- **Study questions**
1) From the forum thread on trainer time versus road time, quote the passage that begins at "## Drew Eckhardt" and stops after "hour threshold power)".
2) In the forum thread on trainer time versus road time, what example equivalence does velorider give?

# How to equate trainer time to road time?



## velorider

Does anyone know a general rule of thumb that equates time spent on the trainer to time on the road? For example, 45 minutes on the trainer equals 1 hour on the road. I honestly have no idea other than the trainer time is more efficient cardiovascularly than the road time.


----------



## spade2you

There is no real rule. There's time and intensity. If you spend x amount of time at y watts, indoors or outdoors doesn't really factor in. Obviously if you're drilling it for 2 hours outside, a light pace for an hour inside isn't equal and vice versa.


----------



## Drew Eckhardt

velorider said:


> Does anyone know a general rule of thumb that equates time spent on the trainer to time on the road? For example, 45 minutes on the trainer equals 1 hour on the road. I honestly have no idea other than the trainer time is more efficient cardiovascularly than the road time.


It's very simple.

Tr * Ir^2 = Tt * It^2 where 

Tr = time on the road
Ir = intensity factor on the road (Normalized power divided by your one hour threshold power)

- **Data block**
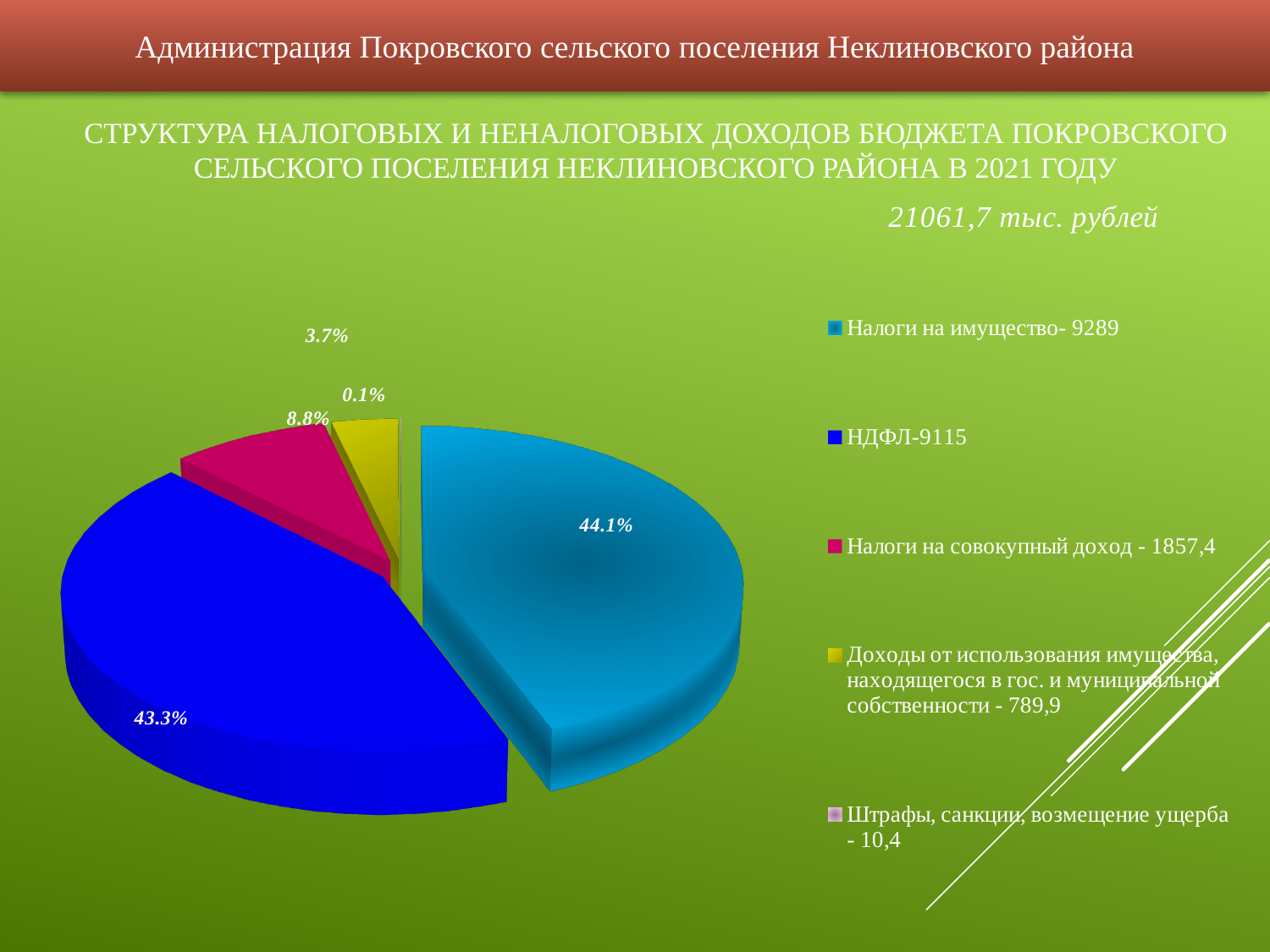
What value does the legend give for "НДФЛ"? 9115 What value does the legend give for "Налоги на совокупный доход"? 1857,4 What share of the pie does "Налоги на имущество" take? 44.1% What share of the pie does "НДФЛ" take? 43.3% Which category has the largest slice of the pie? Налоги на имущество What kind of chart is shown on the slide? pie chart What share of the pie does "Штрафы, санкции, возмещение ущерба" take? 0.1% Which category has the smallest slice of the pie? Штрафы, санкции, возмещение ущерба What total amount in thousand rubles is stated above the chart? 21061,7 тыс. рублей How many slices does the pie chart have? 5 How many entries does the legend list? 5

- **Answers to each task**
1)
## Drew Eckhardt

velorider said:


> Does anyone know a general rule of thumb that equates time spent on the trainer to time on the road? For example, 45 minutes on the trainer equals 1 hour on the road. I honestly have no idea other than the trainer time is more efficient cardiovascularly than the road time.


It's very simple.

Tr * Ir^2 = Tt * It^2 where 

Tr = time on the road
Ir = intensity factor on the road (Normalized power divided by your one hour threshold power)

2) 45 minutes on the trainer equals 1 hour on the road.